* [INSTRUCTIONS TO FOLLOW]: Using the entries below, output each line exactly from the first through the one that contains "common name: mouse".

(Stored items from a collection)

--- START ---

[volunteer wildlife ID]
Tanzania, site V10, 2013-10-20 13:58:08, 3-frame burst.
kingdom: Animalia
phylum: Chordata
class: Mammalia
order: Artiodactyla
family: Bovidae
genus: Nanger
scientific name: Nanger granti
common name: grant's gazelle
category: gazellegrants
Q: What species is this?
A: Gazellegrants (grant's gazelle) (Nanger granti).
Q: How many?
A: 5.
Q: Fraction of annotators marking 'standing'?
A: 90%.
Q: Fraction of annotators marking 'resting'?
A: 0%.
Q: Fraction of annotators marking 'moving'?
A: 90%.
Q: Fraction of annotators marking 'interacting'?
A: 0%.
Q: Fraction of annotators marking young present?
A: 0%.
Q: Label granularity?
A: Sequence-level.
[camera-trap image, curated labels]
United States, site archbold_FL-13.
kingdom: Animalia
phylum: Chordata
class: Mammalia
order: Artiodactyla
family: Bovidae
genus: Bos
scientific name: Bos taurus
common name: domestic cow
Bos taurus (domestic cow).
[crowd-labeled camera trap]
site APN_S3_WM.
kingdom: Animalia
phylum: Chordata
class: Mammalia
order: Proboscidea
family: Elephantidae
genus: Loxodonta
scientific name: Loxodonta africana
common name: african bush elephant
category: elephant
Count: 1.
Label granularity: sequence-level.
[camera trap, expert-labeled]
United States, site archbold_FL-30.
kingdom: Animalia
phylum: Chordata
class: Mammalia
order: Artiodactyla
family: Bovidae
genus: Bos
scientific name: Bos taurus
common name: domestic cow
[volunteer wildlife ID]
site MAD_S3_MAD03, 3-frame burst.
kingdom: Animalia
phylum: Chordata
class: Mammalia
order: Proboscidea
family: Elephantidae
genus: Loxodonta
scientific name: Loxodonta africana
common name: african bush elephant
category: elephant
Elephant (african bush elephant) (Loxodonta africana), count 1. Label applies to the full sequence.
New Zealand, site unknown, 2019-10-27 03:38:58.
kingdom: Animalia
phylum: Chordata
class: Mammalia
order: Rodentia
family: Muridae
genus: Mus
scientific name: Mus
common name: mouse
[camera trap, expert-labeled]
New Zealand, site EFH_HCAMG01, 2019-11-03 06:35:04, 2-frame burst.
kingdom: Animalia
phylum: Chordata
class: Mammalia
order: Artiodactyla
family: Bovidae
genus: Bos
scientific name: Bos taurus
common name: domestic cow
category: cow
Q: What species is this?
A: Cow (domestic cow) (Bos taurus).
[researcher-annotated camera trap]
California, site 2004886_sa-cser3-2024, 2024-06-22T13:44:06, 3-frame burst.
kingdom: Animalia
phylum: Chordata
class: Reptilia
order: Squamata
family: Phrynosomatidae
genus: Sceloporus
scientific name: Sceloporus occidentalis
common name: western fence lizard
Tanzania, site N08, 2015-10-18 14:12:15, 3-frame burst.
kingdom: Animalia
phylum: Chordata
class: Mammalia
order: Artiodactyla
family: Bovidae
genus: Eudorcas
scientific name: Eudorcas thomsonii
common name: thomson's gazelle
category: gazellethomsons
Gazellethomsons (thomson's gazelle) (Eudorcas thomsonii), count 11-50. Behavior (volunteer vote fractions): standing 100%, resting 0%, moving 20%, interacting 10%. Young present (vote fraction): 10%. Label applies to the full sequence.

--- END ---

* [RESULT OF THE EXERCISE]:
[volunteer wildlife ID]
Tanzania, site V10, 2013-10-20 13:58:08, 3-frame burst.
kingdom: Animalia
phylum: Chordata
class: Mammalia
order: Artiodactyla
family: Bovidae
genus: Nanger
scientific name: Nanger granti
common name: grant's gazelle
category: gazellegrants
Q: What species is this?
A: Gazellegrants (grant's gazelle) (Nanger granti).
Q: How many?
A: 5.
Q: Fraction of annotators marking 'standing'?
A: 90%.
Q: Fraction of annotators marking 'resting'?
A: 0%.
Q: Fraction of annotators marking 'moving'?
A: 90%.
Q: Fraction of annotators marking 'interacting'?
A: 0%.
Q: Fraction of annotators marking young present?
A: 0%.
Q: Label granularity?
A: Sequence-level.
[camera-trap image, curated labels]
United States, site archbold_FL-13.
kingdom: Animalia
phylum: Chordata
class: Mammalia
order: Artiodactyla
family: Bovidae
genus: Bos
scientific name: Bos taurus
common name: domestic cow
Bos taurus (domestic cow).
[crowd-labeled camera trap]
site APN_S3_WM.
kingdom: Animalia
phylum: Chordata
class: Mammalia
order: Proboscidea
family: Elephantidae
genus: Loxodonta
scientific name: Loxodonta africana
common name: african bush elephant
category: elephant
Count: 1.
Label granularity: sequence-level.
[camera trap, expert-labeled]
United States, site archbold_FL-30.
kingdom: Animalia
phylum: Chordata
class: Mammalia
order: Artiodactyla
family: Bovidae
genus: Bos
scientific name: Bos taurus
common name: domestic cow
[volunteer wildlife ID]
site MAD_S3_MAD03, 3-frame burst.
kingdom: Animalia
phylum: Chordata
class: Mammalia
order: Proboscidea
family: Elephantidae
genus: Loxodonta
scientific name: Loxodonta africana
common name: african bush elephant
category: elephant
Elephant (african bush elephant) (Loxodonta africana), count 1. Label applies to the full sequence.
New Zealand, site unknown, 2019-10-27 03:38:58.
kingdom: Animalia
phylum: Chordata
class: Mammalia
order: Rodentia
family: Muridae
genus: Mus
scientific name: Mus
common name: mouse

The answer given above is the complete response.